■ Required work
Reproduce precisely the lines of the material below from the line containing "What is the distance from the" up to and including its last line. Pictures must not be copied.

────

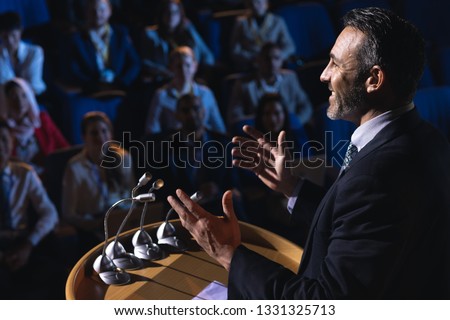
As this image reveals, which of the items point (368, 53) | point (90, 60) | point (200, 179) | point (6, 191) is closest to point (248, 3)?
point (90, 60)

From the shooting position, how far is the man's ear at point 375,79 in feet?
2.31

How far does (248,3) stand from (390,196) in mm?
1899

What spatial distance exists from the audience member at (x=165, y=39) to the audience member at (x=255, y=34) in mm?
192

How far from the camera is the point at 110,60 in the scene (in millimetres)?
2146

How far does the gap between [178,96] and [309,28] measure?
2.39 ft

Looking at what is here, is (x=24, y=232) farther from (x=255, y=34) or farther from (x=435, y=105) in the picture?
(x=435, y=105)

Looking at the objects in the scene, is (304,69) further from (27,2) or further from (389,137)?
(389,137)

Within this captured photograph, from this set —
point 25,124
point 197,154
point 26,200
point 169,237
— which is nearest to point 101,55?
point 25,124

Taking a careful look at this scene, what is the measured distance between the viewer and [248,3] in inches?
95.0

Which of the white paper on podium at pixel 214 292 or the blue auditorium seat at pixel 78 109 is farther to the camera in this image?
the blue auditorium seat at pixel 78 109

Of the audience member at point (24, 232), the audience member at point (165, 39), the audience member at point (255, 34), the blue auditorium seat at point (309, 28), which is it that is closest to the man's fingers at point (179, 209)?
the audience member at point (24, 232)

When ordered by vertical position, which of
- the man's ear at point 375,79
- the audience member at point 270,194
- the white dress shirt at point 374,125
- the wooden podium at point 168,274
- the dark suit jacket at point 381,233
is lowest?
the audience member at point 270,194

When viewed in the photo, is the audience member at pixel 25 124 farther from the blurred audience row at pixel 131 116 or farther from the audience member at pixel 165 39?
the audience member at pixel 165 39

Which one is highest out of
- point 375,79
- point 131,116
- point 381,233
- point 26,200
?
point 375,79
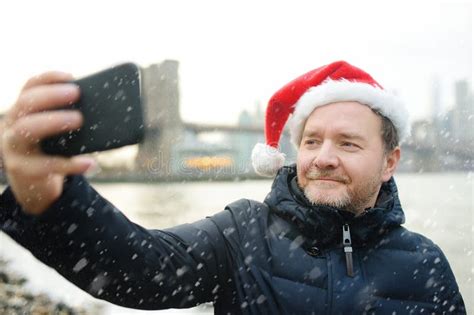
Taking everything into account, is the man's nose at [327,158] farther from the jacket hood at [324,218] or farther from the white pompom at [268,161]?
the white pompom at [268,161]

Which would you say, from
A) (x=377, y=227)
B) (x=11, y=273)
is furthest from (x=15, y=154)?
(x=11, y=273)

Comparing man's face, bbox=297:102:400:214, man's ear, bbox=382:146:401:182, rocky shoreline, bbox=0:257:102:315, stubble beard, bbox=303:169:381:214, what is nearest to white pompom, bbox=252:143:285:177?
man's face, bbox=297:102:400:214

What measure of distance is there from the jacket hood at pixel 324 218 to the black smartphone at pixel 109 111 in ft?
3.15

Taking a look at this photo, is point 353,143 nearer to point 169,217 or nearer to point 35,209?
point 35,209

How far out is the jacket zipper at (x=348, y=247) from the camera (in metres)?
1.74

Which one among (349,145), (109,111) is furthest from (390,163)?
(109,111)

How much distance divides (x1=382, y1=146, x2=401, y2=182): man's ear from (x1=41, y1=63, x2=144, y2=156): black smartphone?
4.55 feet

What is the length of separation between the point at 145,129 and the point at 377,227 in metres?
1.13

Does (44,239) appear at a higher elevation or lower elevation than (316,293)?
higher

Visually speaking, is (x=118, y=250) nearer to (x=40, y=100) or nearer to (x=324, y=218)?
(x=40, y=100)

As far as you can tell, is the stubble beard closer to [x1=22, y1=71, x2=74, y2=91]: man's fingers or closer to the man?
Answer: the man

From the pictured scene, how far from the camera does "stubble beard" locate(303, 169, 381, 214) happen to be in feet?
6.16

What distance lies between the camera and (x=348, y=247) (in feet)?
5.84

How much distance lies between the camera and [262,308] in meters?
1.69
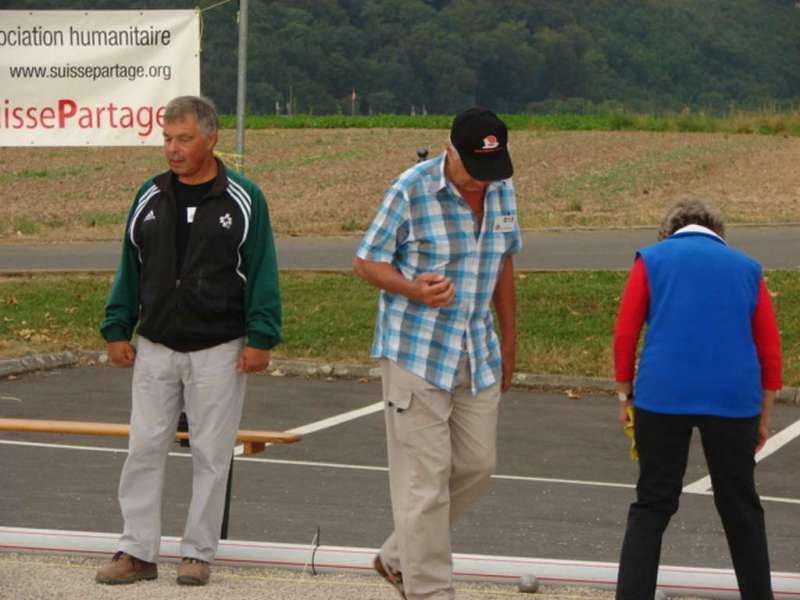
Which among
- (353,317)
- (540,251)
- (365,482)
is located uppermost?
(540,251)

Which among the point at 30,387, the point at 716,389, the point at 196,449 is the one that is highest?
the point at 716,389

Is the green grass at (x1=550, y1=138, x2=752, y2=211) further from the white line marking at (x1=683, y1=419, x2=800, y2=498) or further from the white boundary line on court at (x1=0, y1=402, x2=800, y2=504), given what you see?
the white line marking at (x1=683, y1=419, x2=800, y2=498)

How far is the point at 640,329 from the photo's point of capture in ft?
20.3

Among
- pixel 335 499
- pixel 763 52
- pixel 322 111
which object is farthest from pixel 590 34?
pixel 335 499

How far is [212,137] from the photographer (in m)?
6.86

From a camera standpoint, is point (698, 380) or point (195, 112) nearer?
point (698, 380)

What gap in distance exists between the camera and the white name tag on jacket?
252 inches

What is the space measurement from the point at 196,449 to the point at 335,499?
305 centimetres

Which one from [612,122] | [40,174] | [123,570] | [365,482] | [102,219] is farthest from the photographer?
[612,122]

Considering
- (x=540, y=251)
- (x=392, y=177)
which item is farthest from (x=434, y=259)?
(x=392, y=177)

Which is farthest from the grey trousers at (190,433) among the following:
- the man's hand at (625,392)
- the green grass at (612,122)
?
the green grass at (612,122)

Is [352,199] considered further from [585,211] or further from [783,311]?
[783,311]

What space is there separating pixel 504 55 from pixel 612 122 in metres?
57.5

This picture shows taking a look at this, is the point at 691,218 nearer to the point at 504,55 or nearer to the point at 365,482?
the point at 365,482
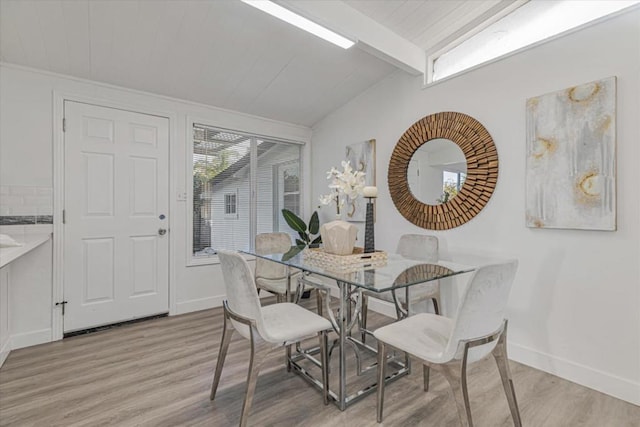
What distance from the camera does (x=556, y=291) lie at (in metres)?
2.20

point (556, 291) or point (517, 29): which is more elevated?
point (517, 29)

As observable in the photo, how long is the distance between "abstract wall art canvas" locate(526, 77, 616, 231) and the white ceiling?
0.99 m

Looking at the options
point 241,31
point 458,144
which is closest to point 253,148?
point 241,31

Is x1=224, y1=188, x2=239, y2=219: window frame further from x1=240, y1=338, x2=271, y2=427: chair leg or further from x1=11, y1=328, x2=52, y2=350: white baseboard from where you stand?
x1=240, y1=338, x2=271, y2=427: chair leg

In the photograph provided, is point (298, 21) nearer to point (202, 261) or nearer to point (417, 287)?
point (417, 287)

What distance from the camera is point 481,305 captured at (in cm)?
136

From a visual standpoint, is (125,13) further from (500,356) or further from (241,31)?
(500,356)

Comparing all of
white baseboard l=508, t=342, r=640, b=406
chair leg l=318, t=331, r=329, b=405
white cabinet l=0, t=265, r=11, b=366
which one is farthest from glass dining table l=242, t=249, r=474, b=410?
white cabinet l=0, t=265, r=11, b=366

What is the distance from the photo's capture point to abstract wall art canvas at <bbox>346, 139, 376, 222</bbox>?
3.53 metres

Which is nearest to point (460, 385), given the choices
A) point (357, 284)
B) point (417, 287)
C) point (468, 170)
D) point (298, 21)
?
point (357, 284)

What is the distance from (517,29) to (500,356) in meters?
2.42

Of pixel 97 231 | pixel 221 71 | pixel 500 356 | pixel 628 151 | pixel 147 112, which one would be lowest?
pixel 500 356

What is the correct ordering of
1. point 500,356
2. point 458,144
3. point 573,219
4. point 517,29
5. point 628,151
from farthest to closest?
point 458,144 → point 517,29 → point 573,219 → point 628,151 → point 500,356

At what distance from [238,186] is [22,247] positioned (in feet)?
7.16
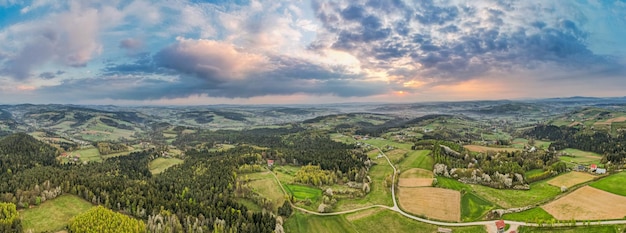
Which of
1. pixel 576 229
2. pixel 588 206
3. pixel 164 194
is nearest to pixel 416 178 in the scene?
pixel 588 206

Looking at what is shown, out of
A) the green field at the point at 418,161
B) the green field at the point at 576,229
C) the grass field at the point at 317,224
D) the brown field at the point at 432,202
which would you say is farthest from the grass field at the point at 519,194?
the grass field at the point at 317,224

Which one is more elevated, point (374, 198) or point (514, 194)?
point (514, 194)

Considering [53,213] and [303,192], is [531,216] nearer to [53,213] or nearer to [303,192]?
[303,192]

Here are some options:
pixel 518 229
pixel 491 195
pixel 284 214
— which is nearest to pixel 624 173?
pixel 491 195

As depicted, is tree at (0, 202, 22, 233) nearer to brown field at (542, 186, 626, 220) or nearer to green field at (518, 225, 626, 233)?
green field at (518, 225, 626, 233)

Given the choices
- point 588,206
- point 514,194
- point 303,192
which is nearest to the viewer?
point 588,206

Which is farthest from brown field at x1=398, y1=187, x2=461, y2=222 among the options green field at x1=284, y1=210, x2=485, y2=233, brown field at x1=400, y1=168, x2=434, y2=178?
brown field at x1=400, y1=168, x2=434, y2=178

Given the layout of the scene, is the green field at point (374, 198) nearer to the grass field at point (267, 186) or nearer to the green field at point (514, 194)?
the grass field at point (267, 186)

────

■ The reply
What is the distance from the photo's capture point to abstract wall art canvas at <bbox>346, 139, 376, 222</bbox>?
3.53 metres

Which is nearest to point (460, 385), given the choices
A) point (357, 284)
B) point (417, 287)
C) point (468, 170)
D) point (298, 21)
?
point (357, 284)

What is the distance from (517,29) to (500,356) in meters?
2.42

Of pixel 97 231 | pixel 221 71 | pixel 500 356 | pixel 628 151 | pixel 147 112, which one would be lowest?
pixel 500 356

What is the correct ordering of
1. point 500,356
2. point 458,144
3. point 573,219
4. point 517,29
5. point 628,151
from farthest to closest?
point 458,144 → point 517,29 → point 573,219 → point 628,151 → point 500,356

At what distance from [238,186] is [22,247] positioned (in feet)?
7.16
Which of
1. pixel 576 229
2. pixel 588 206
3. pixel 164 194
is nearest to pixel 416 178 in the scene?
pixel 588 206

Looking at what is shown, out of
A) the green field at the point at 418,161
B) the green field at the point at 576,229
C) the grass field at the point at 317,224
D) the brown field at the point at 432,202
which would you say is farthest from the grass field at the point at 519,194?
the grass field at the point at 317,224

Which one is more elevated, point (374, 198) or point (514, 194)?
point (514, 194)

Considering [53,213] and [303,192], is [531,216] nearer to [53,213] or nearer to [303,192]?
[303,192]

Here are some options:
pixel 518 229
pixel 491 195
pixel 284 214
— which is nearest to pixel 624 173?
pixel 491 195

As depicted, is tree at (0, 202, 22, 233) nearer to brown field at (542, 186, 626, 220) or nearer to green field at (518, 225, 626, 233)?
green field at (518, 225, 626, 233)

Given the choices
- point 588,206
- point 514,194
- point 303,192
which is nearest to the viewer?
point 588,206

Which is farthest from brown field at x1=398, y1=187, x2=461, y2=222 among the options green field at x1=284, y1=210, x2=485, y2=233, brown field at x1=400, y1=168, x2=434, y2=178?
brown field at x1=400, y1=168, x2=434, y2=178

Given the layout of the scene, is the green field at point (374, 198) nearer to the grass field at point (267, 186) or nearer to the green field at point (514, 194)?
the grass field at point (267, 186)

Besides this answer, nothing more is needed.